Is it possible to use CDR-Audio in a traditional burner?


I’d like to know if it’s possible to use CD-R Audio (JVC) in a normal burner (Yamaha CRW2100S)…

It is stated on my burner’s manual that the burner accepts CD-R, CD-RW and CD-RW Hi Speed.

On the CD-R Audio, it’s written that the media should only be used on devices having the “CD-R Audio” logo…

I thought at the beginning that Blank CD-R Audio were different from normal CD-R just by the “restricted use” bit set in the pregroove.

Is it the case?
Can I use these CDs with no fear on my burner?

Thank you!

I use standard disc for Audio and Data. I have never personally bought Audio cd’s. All I can say is try it and find out. Now what would be interesting is if you can put Data on a Audio and see what happens.

Originally posted by grenet_ghost
[B]I thought at the beginning that Blank CD-R Audio were different from normal CD-R just by the “restricted use” bit set in the pregroove.

Is it the case?[/B]

Yes this is the case, a genuine audio cd-recorder will burn only on CD-r audio because of this ‘restricted’ bit. If you want to use a CD-r audio disk in a normal pc-based burner I think this must be possible… but you pay a lot more for your audio disks without having any advantage over normal CD-r’s.


Actually, I burnt an Audio CD for a friend on my burner (on a standard CD-R), and he gave me a CD-R Audio as a compensation!

That’s why I wanna know if “physically” it’s the same (except for the “restricted use” bit), as far as the die etc… is concerned.

People say these disks are made for Audio, but I believe it’s just a matter of “rights” and so on. I don’t think it’s because it’s better suited for Audio!

Originally posted by grenet_ghost
but I believe it’s just a matter of “rights” and so on. I don’t think it’s because it’s better suited for Audio!

That is what I think too.


its the same

they just ripping people with audio burners off!

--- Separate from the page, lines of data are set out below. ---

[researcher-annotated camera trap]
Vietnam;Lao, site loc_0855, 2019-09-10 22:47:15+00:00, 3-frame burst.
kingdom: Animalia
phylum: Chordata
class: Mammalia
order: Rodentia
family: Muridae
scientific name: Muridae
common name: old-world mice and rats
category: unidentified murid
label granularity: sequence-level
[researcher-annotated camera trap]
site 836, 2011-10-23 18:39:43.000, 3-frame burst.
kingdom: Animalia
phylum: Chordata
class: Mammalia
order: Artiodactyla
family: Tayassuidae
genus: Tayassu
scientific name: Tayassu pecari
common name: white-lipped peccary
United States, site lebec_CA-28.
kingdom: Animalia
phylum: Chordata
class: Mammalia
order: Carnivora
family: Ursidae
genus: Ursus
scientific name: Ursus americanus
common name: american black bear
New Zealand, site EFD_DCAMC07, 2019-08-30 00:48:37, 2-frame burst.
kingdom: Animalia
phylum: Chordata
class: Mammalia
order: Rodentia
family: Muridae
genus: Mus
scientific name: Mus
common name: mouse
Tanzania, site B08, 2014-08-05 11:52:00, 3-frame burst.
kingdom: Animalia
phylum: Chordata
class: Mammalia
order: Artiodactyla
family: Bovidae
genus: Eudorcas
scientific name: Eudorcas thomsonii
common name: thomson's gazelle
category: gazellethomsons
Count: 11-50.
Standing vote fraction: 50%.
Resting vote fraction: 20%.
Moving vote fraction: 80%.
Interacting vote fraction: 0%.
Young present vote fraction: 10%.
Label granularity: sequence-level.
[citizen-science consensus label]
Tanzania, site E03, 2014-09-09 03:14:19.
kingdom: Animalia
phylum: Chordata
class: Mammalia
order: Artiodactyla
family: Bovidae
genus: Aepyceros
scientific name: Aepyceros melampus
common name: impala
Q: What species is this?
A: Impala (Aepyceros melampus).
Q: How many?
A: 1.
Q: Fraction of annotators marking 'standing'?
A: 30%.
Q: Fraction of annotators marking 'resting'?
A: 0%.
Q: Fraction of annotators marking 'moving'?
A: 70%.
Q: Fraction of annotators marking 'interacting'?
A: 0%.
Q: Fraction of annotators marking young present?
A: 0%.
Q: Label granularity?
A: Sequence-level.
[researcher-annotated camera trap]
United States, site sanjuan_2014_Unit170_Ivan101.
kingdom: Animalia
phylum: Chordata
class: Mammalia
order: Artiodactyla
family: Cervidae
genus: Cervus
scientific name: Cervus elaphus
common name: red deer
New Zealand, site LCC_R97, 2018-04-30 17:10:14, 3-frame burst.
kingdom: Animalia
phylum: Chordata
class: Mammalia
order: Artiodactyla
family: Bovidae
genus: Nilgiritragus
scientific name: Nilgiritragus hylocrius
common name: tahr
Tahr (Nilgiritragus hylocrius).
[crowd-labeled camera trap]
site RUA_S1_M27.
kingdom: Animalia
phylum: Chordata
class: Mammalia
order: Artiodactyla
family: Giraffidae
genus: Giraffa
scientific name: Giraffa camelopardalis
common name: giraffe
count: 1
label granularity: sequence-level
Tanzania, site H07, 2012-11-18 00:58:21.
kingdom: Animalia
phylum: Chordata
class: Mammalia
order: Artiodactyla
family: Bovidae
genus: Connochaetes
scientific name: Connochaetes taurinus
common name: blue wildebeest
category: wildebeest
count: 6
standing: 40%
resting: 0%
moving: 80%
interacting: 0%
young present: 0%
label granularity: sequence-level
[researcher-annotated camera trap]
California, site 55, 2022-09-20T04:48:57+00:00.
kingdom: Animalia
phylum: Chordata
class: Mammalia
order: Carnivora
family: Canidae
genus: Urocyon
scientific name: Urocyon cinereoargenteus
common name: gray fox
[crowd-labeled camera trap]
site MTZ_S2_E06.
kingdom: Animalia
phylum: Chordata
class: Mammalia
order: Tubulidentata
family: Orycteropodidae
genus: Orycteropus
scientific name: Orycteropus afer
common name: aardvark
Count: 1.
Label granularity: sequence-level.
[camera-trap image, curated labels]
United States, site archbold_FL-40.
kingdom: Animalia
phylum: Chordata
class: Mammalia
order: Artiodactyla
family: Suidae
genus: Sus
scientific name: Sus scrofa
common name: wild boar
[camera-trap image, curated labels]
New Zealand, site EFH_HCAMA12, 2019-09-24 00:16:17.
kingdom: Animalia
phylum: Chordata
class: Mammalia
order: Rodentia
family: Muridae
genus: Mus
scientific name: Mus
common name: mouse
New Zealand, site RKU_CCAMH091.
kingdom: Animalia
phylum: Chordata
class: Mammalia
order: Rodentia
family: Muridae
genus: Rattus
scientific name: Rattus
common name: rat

It works…even audio cdr-w’s do work with your burner…you guys are quite right that it only is a matter of rights,and it has nothing to do with better quality of the disc…The discs I use with my Philips cdr770 audiocd-copier work also with all my burners and can be read by every device I have…:slight_smile:

I agree,

I’ve tested this with CarbonSound 80 min CD-Rs from HiSpace.
Recording DATA (Mode1) and AUDIO was no problem.
I’ve bought them only, because of their cool design (vinyl-look).
If you are using a regular CD-Recorder for PCs, you don’t need these special CDs.

some companies offering the modification of DVD players to accept all regions also offer a modification so that one can use normal CD-R’s in audio CD-recorders, which should save the regular audio burners quite some money
with such a recorder, one may also perform a “swap trick”. I know it works with Philips’ audio cd burners, you need to swap the audio CD-R with a normal one just before the burning commences

I agree a computer CDR Drive cannot or does not care abouth the difference.

My wife bought me a 50 spindle of Memorex CDR Audio by mistake once, they were made by riteck and from what I could tell no different to my drive than the regular CDR.

I burned data, music, VCD, and anything else I needed to with no problems, they just cost more to pay our friends the RIAA for all the money they claim they are losing.

I did learn that if a friend of mine who has an audio CD recorder tries to make a copy from one of these it will not allow it because of the flag being set.
However he can copy any of my standard CDRs just fine.

Thanks a lot for your enlightment!

I don’t know for sure, but there COULD be a difference in recording speed. As far as I know, audioCD-writers don’t write faster than 4x, so I guess the AudioCDR’s are not designed for writing at 40x. (I’m not saying it won’t work at 40x)

However, that will largely depend on the writer that you are using and the quality of the CDR-disc.

A CD is a CD is a CD, Don’t pay that extra money for the same disc with a different price!!

The reason Audio CD-Rs and CD-RWs exist is sole reason of home CD-Writers (the things by Philips that look like stereo equipment). These have been around for a while and can only copy or create audio CDs. With this in mind it has been decided by the powers that be (sony/philips) that any discs written on these should have some money going back to industry. So basically the ‘Audio’ CD-Rs / CD-RWs have a specific byte of data written right at the begining in one of the sub channels, the home systems will ONLY write to these discs. So as a result the media is also more expensive to pass the cost back to the industry. One thing of note is that just becuase a CD-RW has Audio written on it, it doesnt mean that you will be able to play it back in your hi-fi. Most new CD players have ‘multi-play’ written somewhere on them, this means they are capable of reading CD-RW discs but unforunately most of them arent As far as PC CD-R(W) drives are concerned ther is no difference between the 2, the quality is the same, the media is the same, it will ignore the info specifically set for the home players.